**Task goal**
Give the number of lines in this listing that hold "Kant". No other words belong in the reply.

**Excerpted data**
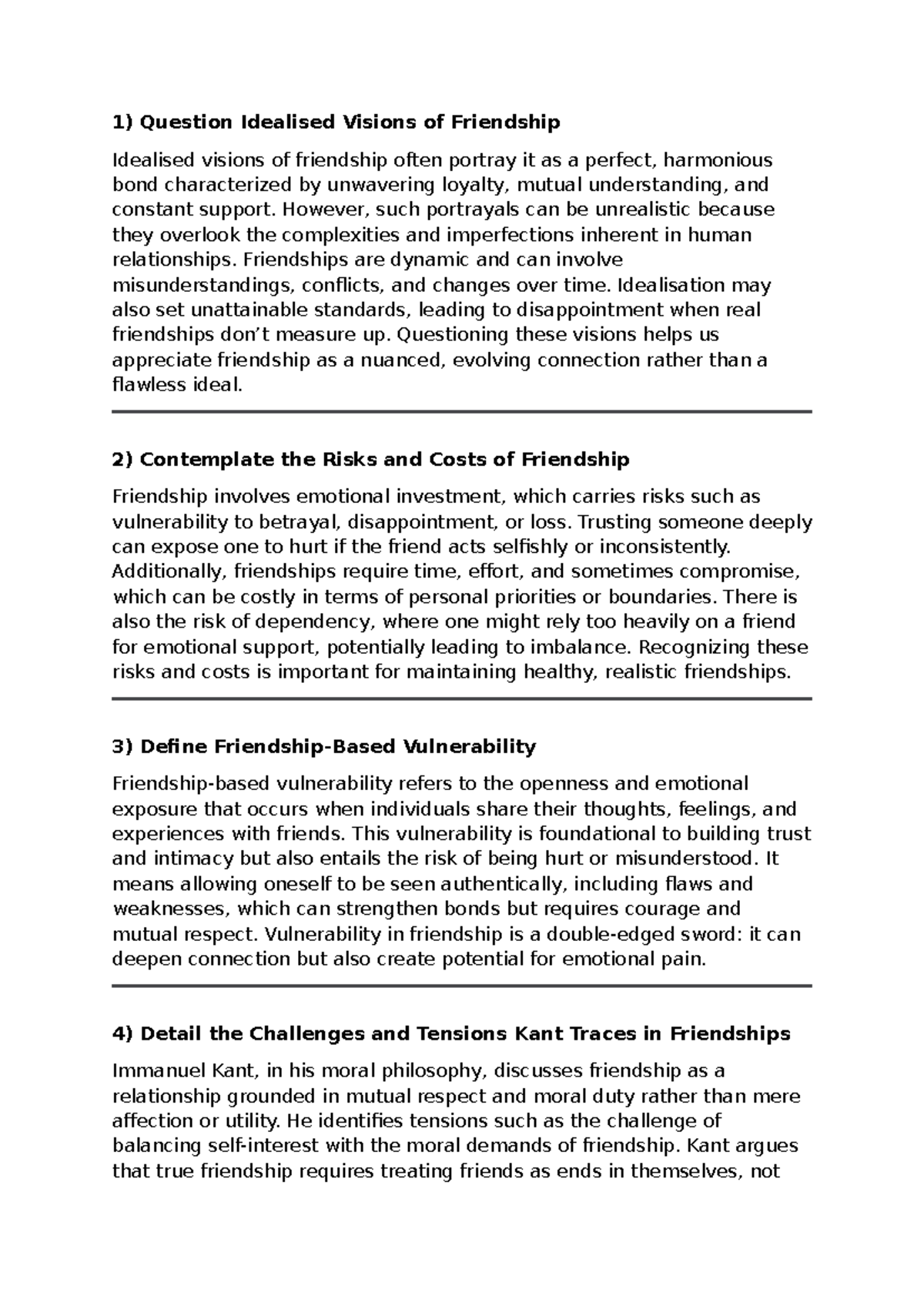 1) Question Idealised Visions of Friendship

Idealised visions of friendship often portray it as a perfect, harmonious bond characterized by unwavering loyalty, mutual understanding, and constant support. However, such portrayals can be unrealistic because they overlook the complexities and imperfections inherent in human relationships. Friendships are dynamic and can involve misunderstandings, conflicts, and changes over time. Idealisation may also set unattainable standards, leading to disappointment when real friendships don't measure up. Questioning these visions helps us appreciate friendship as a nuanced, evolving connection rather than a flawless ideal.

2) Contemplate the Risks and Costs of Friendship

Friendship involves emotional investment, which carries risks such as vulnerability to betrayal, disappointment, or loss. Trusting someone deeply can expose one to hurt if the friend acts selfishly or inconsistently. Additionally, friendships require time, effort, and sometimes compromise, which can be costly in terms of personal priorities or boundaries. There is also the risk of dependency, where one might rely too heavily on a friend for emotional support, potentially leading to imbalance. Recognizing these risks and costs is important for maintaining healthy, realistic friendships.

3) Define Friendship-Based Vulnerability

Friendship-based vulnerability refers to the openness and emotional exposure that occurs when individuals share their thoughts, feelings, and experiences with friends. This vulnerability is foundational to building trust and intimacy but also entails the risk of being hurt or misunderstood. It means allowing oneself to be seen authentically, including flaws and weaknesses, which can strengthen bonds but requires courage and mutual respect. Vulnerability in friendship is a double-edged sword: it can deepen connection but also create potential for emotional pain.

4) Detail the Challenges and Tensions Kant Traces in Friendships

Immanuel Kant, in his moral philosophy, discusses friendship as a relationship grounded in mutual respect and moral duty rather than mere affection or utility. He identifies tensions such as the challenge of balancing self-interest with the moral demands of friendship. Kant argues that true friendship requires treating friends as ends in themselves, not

--

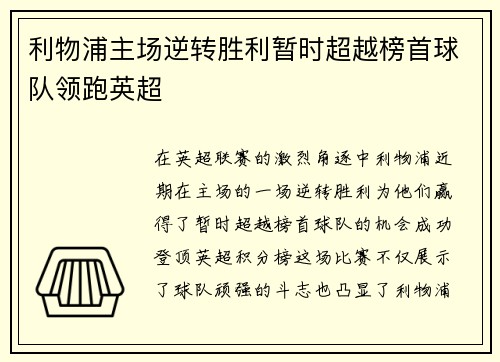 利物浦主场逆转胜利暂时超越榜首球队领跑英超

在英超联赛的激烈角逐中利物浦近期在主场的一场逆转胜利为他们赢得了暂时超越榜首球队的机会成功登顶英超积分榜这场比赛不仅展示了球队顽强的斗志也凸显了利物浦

**Reply to the task**
2